- _Exercise_: Print every one of the following rows verbatim, from the first to the last.

Some rows:
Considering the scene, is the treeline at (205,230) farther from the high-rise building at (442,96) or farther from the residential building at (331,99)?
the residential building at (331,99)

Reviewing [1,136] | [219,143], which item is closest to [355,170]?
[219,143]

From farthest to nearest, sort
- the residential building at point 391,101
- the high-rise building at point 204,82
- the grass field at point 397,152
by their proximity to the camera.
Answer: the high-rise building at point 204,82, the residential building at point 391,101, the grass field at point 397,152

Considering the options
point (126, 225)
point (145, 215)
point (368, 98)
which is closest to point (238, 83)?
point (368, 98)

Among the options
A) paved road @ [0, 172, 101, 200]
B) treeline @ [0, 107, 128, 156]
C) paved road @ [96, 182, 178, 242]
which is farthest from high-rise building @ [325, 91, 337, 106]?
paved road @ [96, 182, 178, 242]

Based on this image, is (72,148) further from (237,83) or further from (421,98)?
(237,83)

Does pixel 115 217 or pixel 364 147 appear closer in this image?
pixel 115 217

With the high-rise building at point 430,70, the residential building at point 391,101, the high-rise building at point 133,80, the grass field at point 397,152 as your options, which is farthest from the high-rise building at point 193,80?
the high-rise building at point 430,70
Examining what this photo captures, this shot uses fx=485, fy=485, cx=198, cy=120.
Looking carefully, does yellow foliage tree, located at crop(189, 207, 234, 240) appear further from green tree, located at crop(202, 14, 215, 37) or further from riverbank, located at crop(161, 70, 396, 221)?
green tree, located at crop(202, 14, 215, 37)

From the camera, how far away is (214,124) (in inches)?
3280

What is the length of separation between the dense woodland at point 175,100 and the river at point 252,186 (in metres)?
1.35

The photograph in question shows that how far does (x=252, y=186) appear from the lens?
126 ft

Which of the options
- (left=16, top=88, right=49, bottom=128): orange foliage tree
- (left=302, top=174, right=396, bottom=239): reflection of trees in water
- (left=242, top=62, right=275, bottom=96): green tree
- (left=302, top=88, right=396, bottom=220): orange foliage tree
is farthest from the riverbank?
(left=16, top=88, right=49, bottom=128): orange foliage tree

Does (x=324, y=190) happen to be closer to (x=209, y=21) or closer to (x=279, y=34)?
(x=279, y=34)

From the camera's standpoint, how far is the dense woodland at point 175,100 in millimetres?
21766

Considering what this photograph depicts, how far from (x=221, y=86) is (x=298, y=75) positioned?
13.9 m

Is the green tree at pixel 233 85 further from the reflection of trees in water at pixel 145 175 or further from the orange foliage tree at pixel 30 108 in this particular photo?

- _Full answer_:
Considering the scene, is the treeline at (205,230) farther from the high-rise building at (442,96) or farther from the residential building at (331,99)?
the residential building at (331,99)

Reviewing [1,136] | [219,143], which item is closest to [355,170]?
[219,143]

From farthest to nearest, sort
- the residential building at point 391,101
- the high-rise building at point 204,82
- the grass field at point 397,152
by their proximity to the camera.
Answer: the high-rise building at point 204,82, the residential building at point 391,101, the grass field at point 397,152

Considering the options
point (126, 225)
point (145, 215)
point (368, 98)
which is closest to point (238, 83)?
point (368, 98)

Among the options
A) paved road @ [0, 172, 101, 200]
B) treeline @ [0, 107, 128, 156]
C) paved road @ [96, 182, 178, 242]
which is farthest from high-rise building @ [325, 91, 337, 106]?
paved road @ [96, 182, 178, 242]

Based on this image, is (72,148) further from (237,83) or further from (421,98)?
(237,83)

Does pixel 115 217 or pixel 364 147 appear closer in this image?
pixel 115 217

With the high-rise building at point 430,70, the residential building at point 391,101, the high-rise building at point 133,80, the grass field at point 397,152 as your options, which is farthest from the high-rise building at point 193,80?
the high-rise building at point 430,70
Examining what this photo captures, this shot uses fx=485, fy=485, cx=198, cy=120.
Looking carefully, does yellow foliage tree, located at crop(189, 207, 234, 240) appear further from green tree, located at crop(202, 14, 215, 37) or further from riverbank, located at crop(161, 70, 396, 221)?
green tree, located at crop(202, 14, 215, 37)

From the camera, how far away is (214,124) (in inches)?
3280

What is the length of separation between the dense woodland at point 175,100 and the river at point 252,186 (in metres)?
1.35

The photograph in question shows that how far does (x=252, y=186) appear from the lens?
126 ft

Which of the options
- (left=16, top=88, right=49, bottom=128): orange foliage tree
- (left=302, top=174, right=396, bottom=239): reflection of trees in water
- (left=242, top=62, right=275, bottom=96): green tree
- (left=302, top=88, right=396, bottom=220): orange foliage tree
is farthest from the riverbank?
(left=16, top=88, right=49, bottom=128): orange foliage tree

Does (x=324, y=190) happen to be closer to (x=209, y=21) or closer to (x=279, y=34)?
(x=279, y=34)

From the camera's standpoint, how far is the dense woodland at point 175,100 in millimetres?
21766

Considering what this photograph depicts, how far from (x=221, y=86) is (x=298, y=75) positioned?
13.9 m

Is the green tree at pixel 233 85 further from the reflection of trees in water at pixel 145 175 or further from the orange foliage tree at pixel 30 108 in this particular photo?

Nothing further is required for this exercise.